_Entries provided_.
━━━

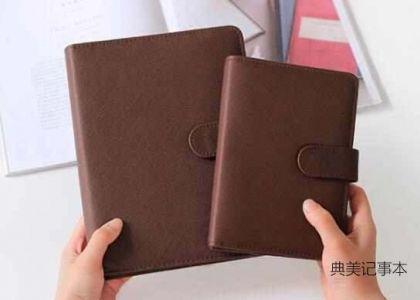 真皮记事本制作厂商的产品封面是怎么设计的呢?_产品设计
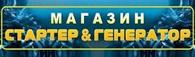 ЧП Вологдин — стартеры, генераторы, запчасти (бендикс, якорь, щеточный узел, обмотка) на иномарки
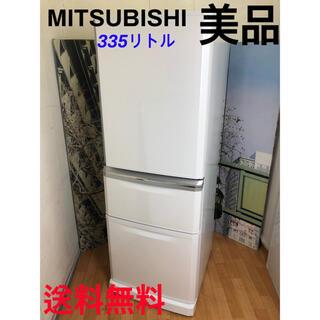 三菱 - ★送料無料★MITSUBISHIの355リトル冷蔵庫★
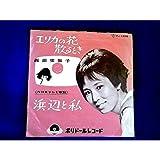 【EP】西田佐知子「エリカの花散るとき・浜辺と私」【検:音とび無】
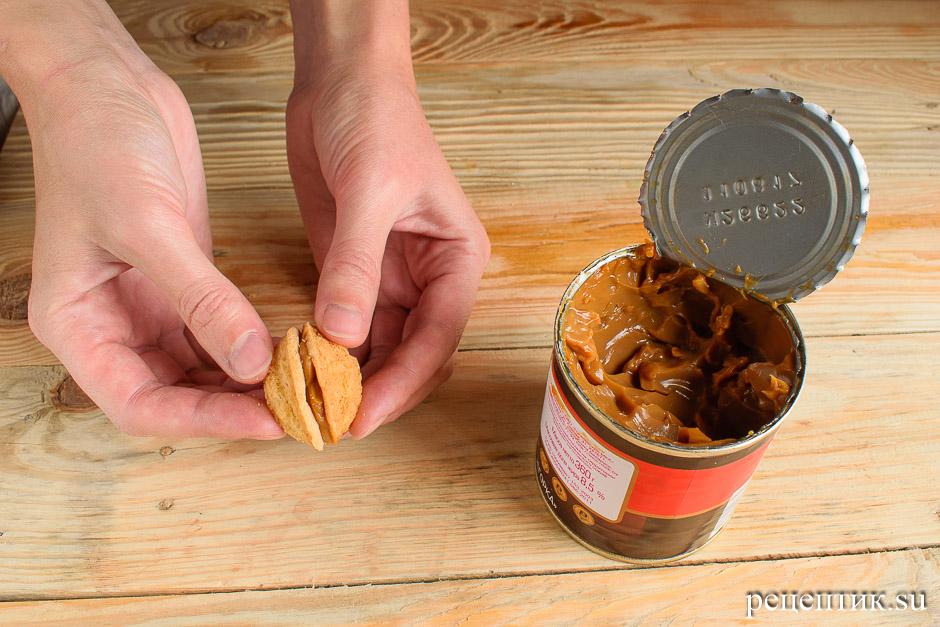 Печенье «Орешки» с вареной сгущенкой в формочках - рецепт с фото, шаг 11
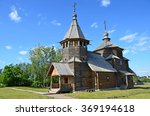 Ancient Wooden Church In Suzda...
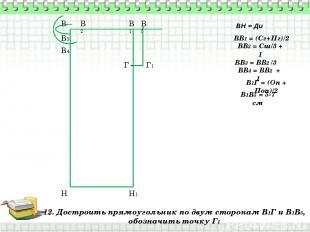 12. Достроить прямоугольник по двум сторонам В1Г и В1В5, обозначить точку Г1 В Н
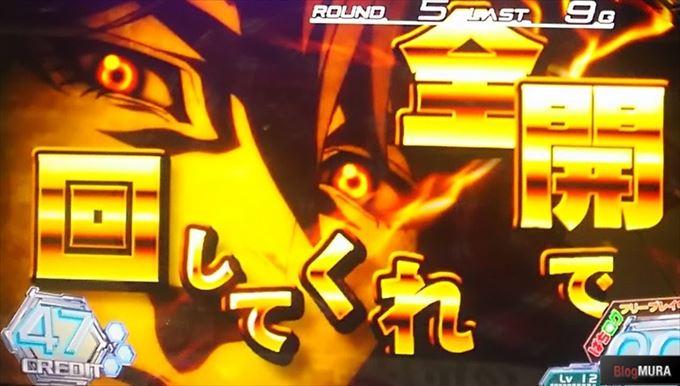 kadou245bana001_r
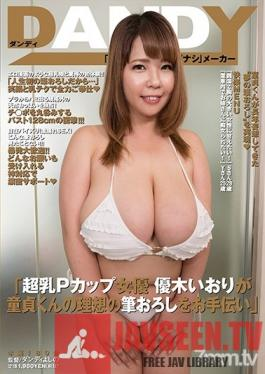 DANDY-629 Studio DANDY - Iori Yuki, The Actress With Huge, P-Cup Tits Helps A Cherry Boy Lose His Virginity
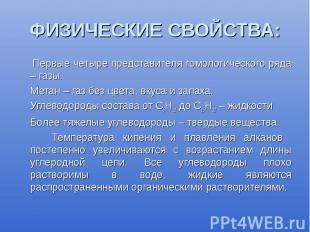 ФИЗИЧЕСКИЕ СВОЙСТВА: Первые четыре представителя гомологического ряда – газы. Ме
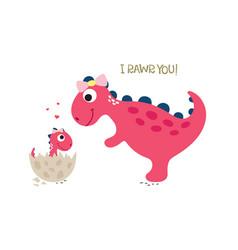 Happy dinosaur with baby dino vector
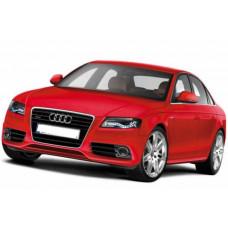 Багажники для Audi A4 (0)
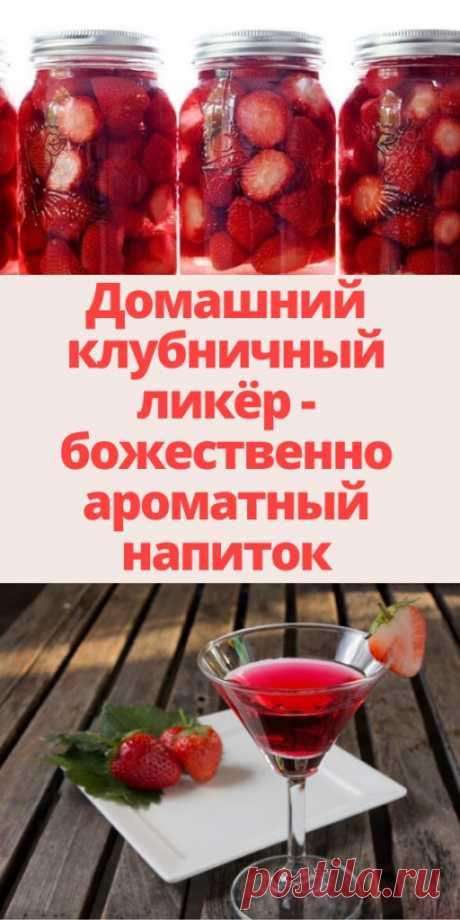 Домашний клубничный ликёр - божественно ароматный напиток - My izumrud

━━━

_Exercise requirements_.
Retype each line of the listing above word for word. Exclude the pictures.

_Solution below_.
 真皮记事本制作厂商的产品封面是怎么设计的呢?_产品设计
 ЧП Вологдин — стартеры, генераторы, запчасти (бендикс, якорь, щеточный узел, обмотка) на иномарки
 三菱 - ★送料無料★MITSUBISHIの355リトル冷蔵庫★
 【EP】西田佐知子「エリカの花散るとき・浜辺と私」【検:音とび無】
 Печенье «Орешки» с вареной сгущенкой в формочках - рецепт с фото, шаг 11
 Ancient Wooden Church In Suzda...
 12. Достроить прямоугольник по двум сторонам В1Г и В1В5, обозначить точку Г1 В Н
 kadou245bana001_r
 DANDY-629 Studio DANDY - Iori Yuki, The Actress With Huge, P-Cup Tits Helps A Cherry Boy Lose His Virginity
 ФИЗИЧЕСКИЕ СВОЙСТВА: Первые четыре представителя гомологического ряда – газы. Ме
 Happy dinosaur with baby dino vector
 Багажники для Audi A4 (0)
 Домашний клубничный ликёр - божественно ароматный напиток - My izumrud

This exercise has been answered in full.